What you will do
All entries are to be printed again exactly, with their images omitted.

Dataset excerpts
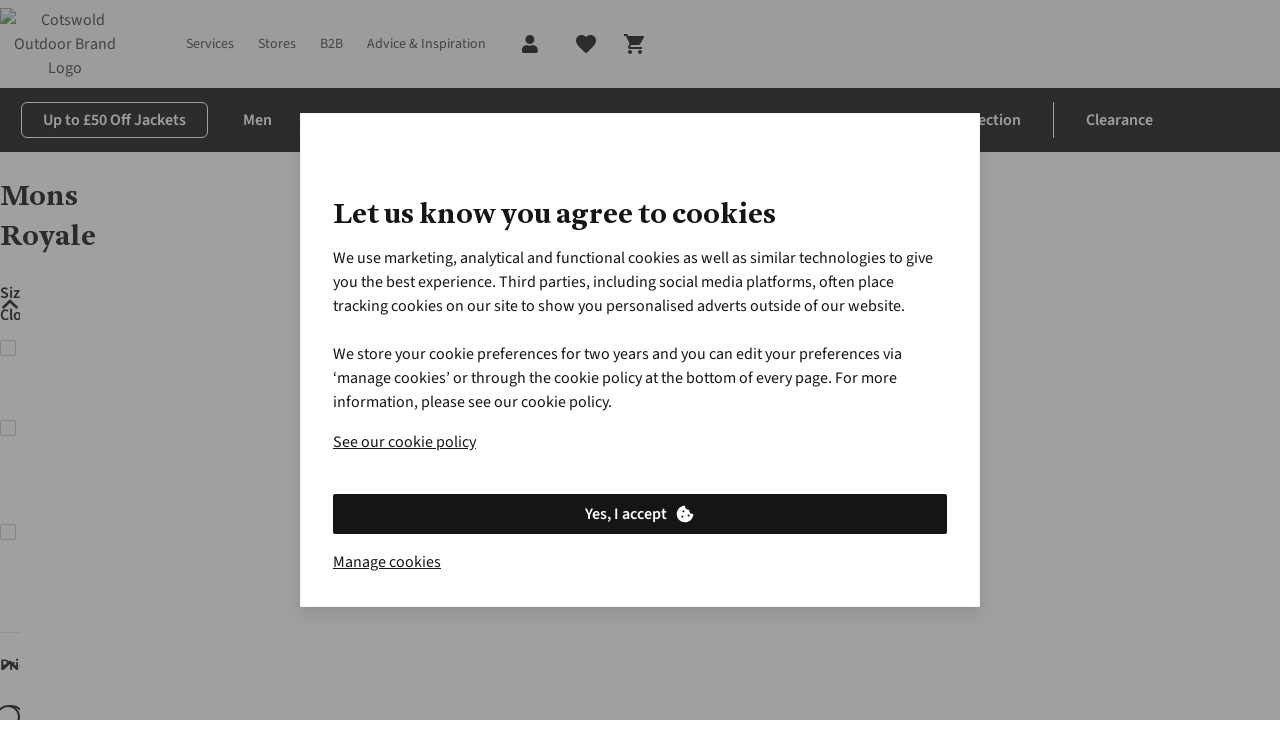

--- FILE ---
content_type: application/x-javascript;charset=utf-8
request_url: https://sstats.cotswoldoutdoor.com/b/ss/asad.uk.global.prod/10/JS-2.27.0-LEWM/s43082506931579?AQB=1&ndh=1&pf=1&callback=s_c_il[1].doPostbacks&et=1&t=26%2F0%2F2026%206%3A7%3A36%201%200&d.&nsid=0&jsonv=1&.d&mid=23355649162762623621113951684654473752&ce=UTF-8&cdp=2&fpCookieDomainPeriods=2&pageName=mons%20royale&g=https%3A%2F%2Fwww.cotswoldoutdoor.com%2Fbrands%2Fmons-royale.html&c.&cm.&ssf=1&.cm&opt.&dmp=N&.opt&.c&cc=EUR&events=event11%3D19&c3=en&c7=web&c8=www.cotswoldoutdoor.com&c10=brands&c12=cotswold%20outdoor&c13=uk&c14=cotswold&v14=www.cotswoldoutdoor.com%2Fbrands%2Fmons-royale.html&c17=0%7C0&c22=mons%20royale&v41=Light&v88=a&v199=Marketing%20Cloud%20ID%20Customer%20IDs%20%5BPL%20-%20%5D%7CMigrated%20from%20DTM%3A%20Adobe%20Analytics%20-%20Send%20Beacon%20on%20every%20page%20%5BPL%20-%20AA%5D&v200=Bot%20detected&s=1280x720&c=24&j=1.6&v=N&k=Y&bw=1280&bh=720&mcorgid=471CE86B5744865C7F000101%40AdobeOrg&AQE=1
body_size: -193
content:
if(s_c_il[1].doPostbacks)s_c_il[1].doPostbacks({"status":"SUCCESS","mid":"23355649162762623621113951684654473752"});


--- FILE ---
content_type: image/svg+xml
request_url: https://www.cotswoldoutdoor.com/content/dam/general/lister/color_filters/id_000000.svg
body_size: -185
content:
<svg viewBox="0 0 2 2" fill="#000" xmlns="http://www.w3.org/2000/svg"><circle cx="1" cy="1" r="1"/></svg>


--- FILE ---
content_type: application/x-javascript;charset=utf-8
request_url: https://sstats.cotswoldoutdoor.com/id?d_visid_ver=5.5.0&d_fieldgroup=A&mcorgid=471CE86B5744865C7F000101%40AdobeOrg&mid=23355649162762623621113951684654473752&ts=1769407655335
body_size: -37
content:
{"mid":"23355649162762623621113951684654473752"}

Output of the exercise
--- FILE ---
content_type: application/x-javascript;charset=utf-8
request_url: https://sstats.cotswoldoutdoor.com/b/ss/asad.uk.global.prod/10/JS-2.27.0-LEWM/s43082506931579?AQB=1&ndh=1&pf=1&callback=s_c_il[1].doPostbacks&et=1&t=26%2F0%2F2026%206%3A7%3A36%201%200&d.&nsid=0&jsonv=1&.d&mid=23355649162762623621113951684654473752&ce=UTF-8&cdp=2&fpCookieDomainPeriods=2&pageName=mons%20royale&g=https%3A%2F%2Fwww.cotswoldoutdoor.com%2Fbrands%2Fmons-royale.html&c.&cm.&ssf=1&.cm&opt.&dmp=N&.opt&.c&cc=EUR&events=event11%3D19&c3=en&c7=web&c8=www.cotswoldoutdoor.com&c10=brands&c12=cotswold%20outdoor&c13=uk&c14=cotswold&v14=www.cotswoldoutdoor.com%2Fbrands%2Fmons-royale.html&c17=0%7C0&c22=mons%20royale&v41=Light&v88=a&v199=Marketing%20Cloud%20ID%20Customer%20IDs%20%5BPL%20-%20%5D%7CMigrated%20from%20DTM%3A%20Adobe%20Analytics%20-%20Send%20Beacon%20on%20every%20page%20%5BPL%20-%20AA%5D&v200=Bot%20detected&s=1280x720&c=24&j=1.6&v=N&k=Y&bw=1280&bh=720&mcorgid=471CE86B5744865C7F000101%40AdobeOrg&AQE=1
body_size: -193
content:
if(s_c_il[1].doPostbacks)s_c_il[1].doPostbacks({"status":"SUCCESS","mid":"23355649162762623621113951684654473752"});


--- FILE ---
content_type: image/svg+xml
request_url: https://www.cotswoldoutdoor.com/content/dam/general/lister/color_filters/id_000000.svg
body_size: -185
content:
<svg viewBox="0 0 2 2" fill="#000" xmlns="http://www.w3.org/2000/svg"><circle cx="1" cy="1" r="1"/></svg>


--- FILE ---
content_type: application/x-javascript;charset=utf-8
request_url: https://sstats.cotswoldoutdoor.com/id?d_visid_ver=5.5.0&d_fieldgroup=A&mcorgid=471CE86B5744865C7F000101%40AdobeOrg&mid=23355649162762623621113951684654473752&ts=1769407655335
body_size: -37
content:
{"mid":"23355649162762623621113951684654473752"}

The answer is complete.